Principal photography took place during the summer of 2011 in Vancouver. School scenes and some radio station interiors were filmed at Meadowridge Independent School in Maple Ridge, British Columbia. Michael Jacobs, Robyn Snyder, and MarVista Entertainment CEO Fernando Szew executive produced the film with Kim Arnott and Oliver De Caigny. Szew described the project as featuring "a tight, fast-paced and comedic script and an all-around talented cast, plus several original songs".

Ryan recorded two songs to promote the film: a cover of The Go-Go's' "We Got the Beat" and a collaboration with Chase Ryan and Chad Hively called "We Ended Right".

==Promotion==
The film was accompanied by a week-long lineup called We Got the Beat Week consisting of new music videos and music-themed Disney Channel series and films.

==Soundtrack==

The Radio Rebel soundtrack album was released on February 21, 2012, by Walt Disney Records.

===Track listing===

Track listing
| No. | Title | Artist | Length |
|---|---|---|---|
| 1. | "We Got the Beat" | Debby Ryan | 2:22 |
| 2. | "Can't Stop the Rock" | The Barrymores | 2:34 |
| 3. | "Afterthought" | The Whereabouts | 2:50 |
| 4. | "Turn It All Around" | The GGGG's | 2:46 |
| 5. | "We So Fly" | The GGGG's | 2:44 |
| 6. | "Brand New Day" | Kari Kimmel | 2:37 |
| 7. | "Backing Off" | Champion | 2:53 |
| 8. | "We Ended Right" (featuring Chad Hively and Chase Ryan) | Debby Ryan | 4:06 |
| 9. | "No Advances" | Two Hours Traffic | 3:18 |
| 10. | "Like You Love Her" | Fat Sue | 3:48 |
| 11. | "Now I Can Be the Real Me" | The GGGG's | 3:18 |
| 12. | "Touch the Ground" (featuring Maylee Todd) | Central Park | 1:58 |
| 13. | "My Revolution" | Above Envy | 2:37 |
| 14. | "A Wish Comes True Every Day" | Debby Ryan | 3:11 |

==Reception==
The film premiered to 4.3 million viewers on Disney Channel.
-- -- --
Could you copy out the whole Radio Rebel passage above word for word, from its filming details through to its premiere ratings?

Given material.
-- -- --
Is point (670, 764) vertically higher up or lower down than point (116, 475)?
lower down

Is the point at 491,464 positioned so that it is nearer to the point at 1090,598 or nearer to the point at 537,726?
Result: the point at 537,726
-- -- --
Task result.
Principal photography took place during the summer of 2011 in Vancouver. School scenes and some radio station interiors were filmed at Meadowridge Independent School in Maple Ridge, British Columbia. Michael Jacobs, Robyn Snyder, and MarVista Entertainment CEO Fernando Szew executive produced the film with Kim Arnott and Oliver De Caigny. Szew described the project as featuring "a tight, fast-paced and comedic script and an all-around talented cast, plus several original songs".

Ryan recorded two songs to promote the film: a cover of The Go-Go's' "We Got the Beat" and a collaboration with Chase Ryan and Chad Hively called "We Ended Right".

==Promotion==
The film was accompanied by a week-long lineup called We Got the Beat Week consisting of new music videos and music-themed Disney Channel series and films.

==Soundtrack==

The Radio Rebel soundtrack album was released on February 21, 2012, by Walt Disney Records.

===Track listing===

Track listing
| No. | Title | Artist | Length |
|---|---|---|---|
| 1. | "We Got the Beat" | Debby Ryan | 2:22 |
| 2. | "Can't Stop the Rock" | The Barrymores | 2:34 |
| 3. | "Afterthought" | The Whereabouts | 2:50 |
| 4. | "Turn It All Around" | The GGGG's | 2:46 |
| 5. | "We So Fly" | The GGGG's | 2:44 |
| 6. | "Brand New Day" | Kari Kimmel | 2:37 |
| 7. | "Backing Off" | Champion | 2:53 |
| 8. | "We Ended Right" (featuring Chad Hively and Chase Ryan) | Debby Ryan | 4:06 |
| 9. | "No Advances" | Two Hours Traffic | 3:18 |
| 10. | "Like You Love Her" | Fat Sue | 3:48 |
| 11. | "Now I Can Be the Real Me" | The GGGG's | 3:18 |
| 12. | "Touch the Ground" (featuring Maylee Todd) | Central Park | 1:58 |
| 13. | "My Revolution" | Above Envy | 2:37 |
| 14. | "A Wish Comes True Every Day" | Debby Ryan | 3:11 |

==Reception==
The film premiered to 4.3 million viewers on Disney Channel.